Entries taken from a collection
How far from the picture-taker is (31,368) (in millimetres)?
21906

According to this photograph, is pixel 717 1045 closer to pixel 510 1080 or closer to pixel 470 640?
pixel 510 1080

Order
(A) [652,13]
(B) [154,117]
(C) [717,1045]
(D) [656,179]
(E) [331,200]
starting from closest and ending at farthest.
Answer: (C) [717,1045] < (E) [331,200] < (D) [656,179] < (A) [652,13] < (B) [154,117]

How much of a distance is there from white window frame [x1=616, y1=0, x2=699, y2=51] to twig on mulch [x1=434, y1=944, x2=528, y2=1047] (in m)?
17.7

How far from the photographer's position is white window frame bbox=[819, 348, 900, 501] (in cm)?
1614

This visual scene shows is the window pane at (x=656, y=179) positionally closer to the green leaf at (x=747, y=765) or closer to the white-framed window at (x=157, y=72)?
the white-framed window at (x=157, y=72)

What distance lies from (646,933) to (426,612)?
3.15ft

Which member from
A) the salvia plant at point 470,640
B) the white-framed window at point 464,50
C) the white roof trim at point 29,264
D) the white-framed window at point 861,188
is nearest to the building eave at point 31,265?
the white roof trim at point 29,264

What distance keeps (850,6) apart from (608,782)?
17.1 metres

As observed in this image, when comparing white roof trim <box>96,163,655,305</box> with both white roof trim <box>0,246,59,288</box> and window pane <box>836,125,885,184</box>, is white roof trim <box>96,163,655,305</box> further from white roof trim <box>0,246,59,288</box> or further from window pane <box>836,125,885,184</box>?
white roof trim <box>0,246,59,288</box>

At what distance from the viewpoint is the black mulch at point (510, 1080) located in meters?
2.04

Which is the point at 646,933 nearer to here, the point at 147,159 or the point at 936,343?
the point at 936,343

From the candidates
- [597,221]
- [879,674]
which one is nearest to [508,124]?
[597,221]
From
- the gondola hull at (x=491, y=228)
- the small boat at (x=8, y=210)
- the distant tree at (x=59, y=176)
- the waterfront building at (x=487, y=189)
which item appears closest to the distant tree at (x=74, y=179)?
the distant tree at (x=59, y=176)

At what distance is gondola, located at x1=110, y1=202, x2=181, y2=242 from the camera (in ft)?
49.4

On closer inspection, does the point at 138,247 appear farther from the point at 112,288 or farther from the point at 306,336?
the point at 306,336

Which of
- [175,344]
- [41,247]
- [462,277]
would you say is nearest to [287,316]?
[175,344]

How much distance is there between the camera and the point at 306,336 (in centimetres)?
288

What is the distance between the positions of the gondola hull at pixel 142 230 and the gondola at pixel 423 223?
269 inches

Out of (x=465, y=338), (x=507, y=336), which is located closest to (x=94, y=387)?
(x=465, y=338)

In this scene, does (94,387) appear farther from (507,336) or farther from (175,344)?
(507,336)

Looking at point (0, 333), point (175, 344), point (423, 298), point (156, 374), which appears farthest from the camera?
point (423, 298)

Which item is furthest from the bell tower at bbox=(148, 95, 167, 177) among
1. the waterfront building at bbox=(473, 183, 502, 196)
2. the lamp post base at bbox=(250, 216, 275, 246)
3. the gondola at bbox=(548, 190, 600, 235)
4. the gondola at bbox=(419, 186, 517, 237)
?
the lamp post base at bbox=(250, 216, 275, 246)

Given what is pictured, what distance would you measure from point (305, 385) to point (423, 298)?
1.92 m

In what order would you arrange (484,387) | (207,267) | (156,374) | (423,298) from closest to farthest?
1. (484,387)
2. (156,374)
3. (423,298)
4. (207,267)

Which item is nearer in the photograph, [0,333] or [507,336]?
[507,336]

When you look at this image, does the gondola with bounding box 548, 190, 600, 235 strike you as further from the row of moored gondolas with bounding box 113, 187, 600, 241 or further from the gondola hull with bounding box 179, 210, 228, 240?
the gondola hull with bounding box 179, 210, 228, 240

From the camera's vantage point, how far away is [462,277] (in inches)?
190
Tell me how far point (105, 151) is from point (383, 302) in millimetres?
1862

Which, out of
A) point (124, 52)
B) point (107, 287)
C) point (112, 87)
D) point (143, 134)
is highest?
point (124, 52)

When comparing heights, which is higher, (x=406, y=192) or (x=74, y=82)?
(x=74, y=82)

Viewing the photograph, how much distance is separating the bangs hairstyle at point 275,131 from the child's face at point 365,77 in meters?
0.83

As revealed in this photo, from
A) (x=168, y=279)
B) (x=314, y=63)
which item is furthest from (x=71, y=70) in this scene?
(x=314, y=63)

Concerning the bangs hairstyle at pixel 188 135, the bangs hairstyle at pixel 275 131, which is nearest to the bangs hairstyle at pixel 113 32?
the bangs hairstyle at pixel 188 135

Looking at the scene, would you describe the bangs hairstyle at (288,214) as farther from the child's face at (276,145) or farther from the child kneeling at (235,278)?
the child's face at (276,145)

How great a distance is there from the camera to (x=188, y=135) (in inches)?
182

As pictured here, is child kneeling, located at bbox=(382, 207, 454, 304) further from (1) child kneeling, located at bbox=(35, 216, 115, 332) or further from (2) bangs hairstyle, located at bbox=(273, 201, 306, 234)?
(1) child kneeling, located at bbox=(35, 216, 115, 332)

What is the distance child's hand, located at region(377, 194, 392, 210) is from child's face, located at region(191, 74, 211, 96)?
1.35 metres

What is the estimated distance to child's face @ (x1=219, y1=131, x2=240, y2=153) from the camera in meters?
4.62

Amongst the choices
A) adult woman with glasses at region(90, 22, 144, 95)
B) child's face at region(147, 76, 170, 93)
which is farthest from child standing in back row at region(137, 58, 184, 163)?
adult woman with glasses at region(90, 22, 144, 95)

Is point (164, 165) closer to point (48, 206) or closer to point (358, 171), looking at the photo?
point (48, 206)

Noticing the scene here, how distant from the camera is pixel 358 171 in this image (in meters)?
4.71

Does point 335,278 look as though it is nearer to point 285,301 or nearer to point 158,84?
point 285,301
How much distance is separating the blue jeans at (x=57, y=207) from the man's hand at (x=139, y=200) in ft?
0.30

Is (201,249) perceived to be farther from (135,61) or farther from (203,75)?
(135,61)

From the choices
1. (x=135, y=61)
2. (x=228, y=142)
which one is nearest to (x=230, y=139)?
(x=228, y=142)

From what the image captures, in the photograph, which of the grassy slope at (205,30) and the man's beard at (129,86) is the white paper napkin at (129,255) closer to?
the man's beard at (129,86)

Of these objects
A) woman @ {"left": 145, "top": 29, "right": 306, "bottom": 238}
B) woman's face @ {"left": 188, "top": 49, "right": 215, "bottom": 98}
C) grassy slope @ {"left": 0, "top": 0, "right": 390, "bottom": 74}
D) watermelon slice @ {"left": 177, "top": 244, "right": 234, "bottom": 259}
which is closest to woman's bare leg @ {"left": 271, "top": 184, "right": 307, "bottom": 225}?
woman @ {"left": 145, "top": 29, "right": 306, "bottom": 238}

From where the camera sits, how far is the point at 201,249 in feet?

Set task:
Update the listing above by changing every "salvia plant" to "sage plant", keeping all other lines unchanged.

Exercise solution:
How far from the picture-taker is (31,368) (in millimetres)?
21906

According to this photograph, is pixel 717 1045 closer to pixel 510 1080 or closer to pixel 470 640?
pixel 510 1080

Order
(A) [652,13]
(B) [154,117]
(C) [717,1045]
(D) [656,179]
(E) [331,200]
starting from closest and ending at farthest.
Answer: (C) [717,1045] < (E) [331,200] < (D) [656,179] < (A) [652,13] < (B) [154,117]

How much of a distance is there from white window frame [x1=616, y1=0, x2=699, y2=51] to twig on mulch [x1=434, y1=944, x2=528, y2=1047] (in m)?
17.7

How far from the photographer's position is white window frame bbox=[819, 348, 900, 501] (in cm)?
1614

This visual scene shows is the window pane at (x=656, y=179) positionally closer to the green leaf at (x=747, y=765) or closer to the white-framed window at (x=157, y=72)?
the white-framed window at (x=157, y=72)

What distance lies from (646,933) to (426,612)?
3.15ft

Which member from
A) the sage plant at point 470,640
B) the white-framed window at point 464,50
C) the white roof trim at point 29,264
D) the white-framed window at point 861,188
is nearest to the building eave at point 31,265?
the white roof trim at point 29,264

What distance keeps (850,6) apart from (608,782)?
17.1 metres

As observed in this image, when comparing white roof trim <box>96,163,655,305</box> with both white roof trim <box>0,246,59,288</box> and window pane <box>836,125,885,184</box>, is white roof trim <box>96,163,655,305</box> further from white roof trim <box>0,246,59,288</box> or further from window pane <box>836,125,885,184</box>?
white roof trim <box>0,246,59,288</box>

At what distance from the viewpoint is the black mulch at point (510, 1080) located in meters?
2.04

Which is the point at 646,933 nearer to here, the point at 147,159 or the point at 936,343?
the point at 936,343

From the candidates
- [597,221]
- [879,674]
which one is nearest to [508,124]?
[597,221]
From
- the gondola hull at (x=491, y=228)
- the small boat at (x=8, y=210)
- the distant tree at (x=59, y=176)
- the waterfront building at (x=487, y=189)
which item appears closest to the distant tree at (x=74, y=179)?
the distant tree at (x=59, y=176)

At what distance is gondola, located at x1=110, y1=202, x2=181, y2=242 from the camera (in ft)?
49.4

On closer inspection, does the point at 138,247 appear farther from the point at 112,288 or farther from the point at 306,336?
the point at 306,336

Which of
- [175,344]
- [41,247]
- [462,277]
would you say is nearest to [287,316]?
[175,344]

How much distance is there between the camera and the point at 306,336 (in centimetres)?
288

What is the distance between the positions of the gondola hull at pixel 142 230 and the gondola at pixel 423 223?
269 inches

Out of (x=465, y=338), (x=507, y=336), which is located closest to (x=94, y=387)?
(x=465, y=338)

In this scene, does (94,387) appear farther from (507,336) or farther from (175,344)?
(507,336)

Looking at point (0, 333), point (175, 344), point (423, 298), point (156, 374), which appears farthest from the camera?
point (423, 298)

Which item is furthest from the bell tower at bbox=(148, 95, 167, 177) among
1. the waterfront building at bbox=(473, 183, 502, 196)
2. the lamp post base at bbox=(250, 216, 275, 246)
3. the gondola at bbox=(548, 190, 600, 235)
4. the gondola at bbox=(419, 186, 517, 237)
?
the lamp post base at bbox=(250, 216, 275, 246)

Given what is pictured, what distance would you measure from point (305, 385) to point (423, 298)?
1.92 m

In what order would you arrange (484,387) | (207,267) | (156,374) | (423,298) from closest to farthest?
1. (484,387)
2. (156,374)
3. (423,298)
4. (207,267)

Which item is nearer in the photograph, [0,333] or [507,336]?
[507,336]

When you look at this image, does the gondola with bounding box 548, 190, 600, 235 strike you as further from the row of moored gondolas with bounding box 113, 187, 600, 241 or further from the gondola hull with bounding box 179, 210, 228, 240?
the gondola hull with bounding box 179, 210, 228, 240

From the camera's vantage point, how far away is [462,277] (in inches)?
190
Tell me how far point (105, 151) is from point (383, 302) in millimetres?
1862

Which, out of
A) point (124, 52)
B) point (107, 287)
C) point (112, 87)
D) point (143, 134)
is highest?
point (124, 52)

When comparing heights, which is higher, (x=406, y=192) or (x=74, y=82)?
(x=74, y=82)

Viewing the photograph, how much distance is separating the bangs hairstyle at point 275,131 from the child's face at point 365,77 in meters?
0.83

As revealed in this photo, from
A) (x=168, y=279)
B) (x=314, y=63)
which item is furthest from (x=71, y=70) in this scene?
(x=314, y=63)

Concerning the bangs hairstyle at pixel 188 135, the bangs hairstyle at pixel 275 131, which is nearest to the bangs hairstyle at pixel 113 32?
the bangs hairstyle at pixel 188 135

Looking at the scene, would you describe the bangs hairstyle at (288,214) as farther from the child's face at (276,145) or farther from the child kneeling at (235,278)?
the child's face at (276,145)

How great a distance is there from the camera to (x=188, y=135) (in inches)?
182

As pictured here, is child kneeling, located at bbox=(382, 207, 454, 304) further from (1) child kneeling, located at bbox=(35, 216, 115, 332) or further from (2) bangs hairstyle, located at bbox=(273, 201, 306, 234)?
(1) child kneeling, located at bbox=(35, 216, 115, 332)

What is the distance child's hand, located at region(377, 194, 392, 210) is from child's face, located at region(191, 74, 211, 96)?
1.35 metres

What is the estimated distance to child's face @ (x1=219, y1=131, x2=240, y2=153) from the camera in meters?
4.62

Amongst the choices
A) adult woman with glasses at region(90, 22, 144, 95)
B) child's face at region(147, 76, 170, 93)
which is farthest from child standing in back row at region(137, 58, 184, 163)?
adult woman with glasses at region(90, 22, 144, 95)

Is point (164, 165) closer to point (48, 206) or closer to point (358, 171), looking at the photo?
point (48, 206)

Noticing the scene here, how distant from the camera is pixel 358 171 in this image (in meters)?
4.71

Does point 335,278 look as though it is nearer to point 285,301 or nearer to point 158,84?
point 285,301
How much distance is separating the blue jeans at (x=57, y=207) from the man's hand at (x=139, y=200) in ft?
0.30

Is (201,249) perceived to be farther from (135,61) or farther from (203,75)?
(135,61)

From the choices
1. (x=135, y=61)
2. (x=228, y=142)
which one is nearest to (x=230, y=139)?
(x=228, y=142)

From what the image captures, in the photograph, which of the grassy slope at (205,30) and the man's beard at (129,86) is the white paper napkin at (129,255) closer to?
the man's beard at (129,86)

Of these objects
A) woman @ {"left": 145, "top": 29, "right": 306, "bottom": 238}
B) woman's face @ {"left": 188, "top": 49, "right": 215, "bottom": 98}
C) grassy slope @ {"left": 0, "top": 0, "right": 390, "bottom": 74}
D) watermelon slice @ {"left": 177, "top": 244, "right": 234, "bottom": 259}
which is closest to woman's bare leg @ {"left": 271, "top": 184, "right": 307, "bottom": 225}?
woman @ {"left": 145, "top": 29, "right": 306, "bottom": 238}

From where the camera sits, how far is the point at 201,249 in feet?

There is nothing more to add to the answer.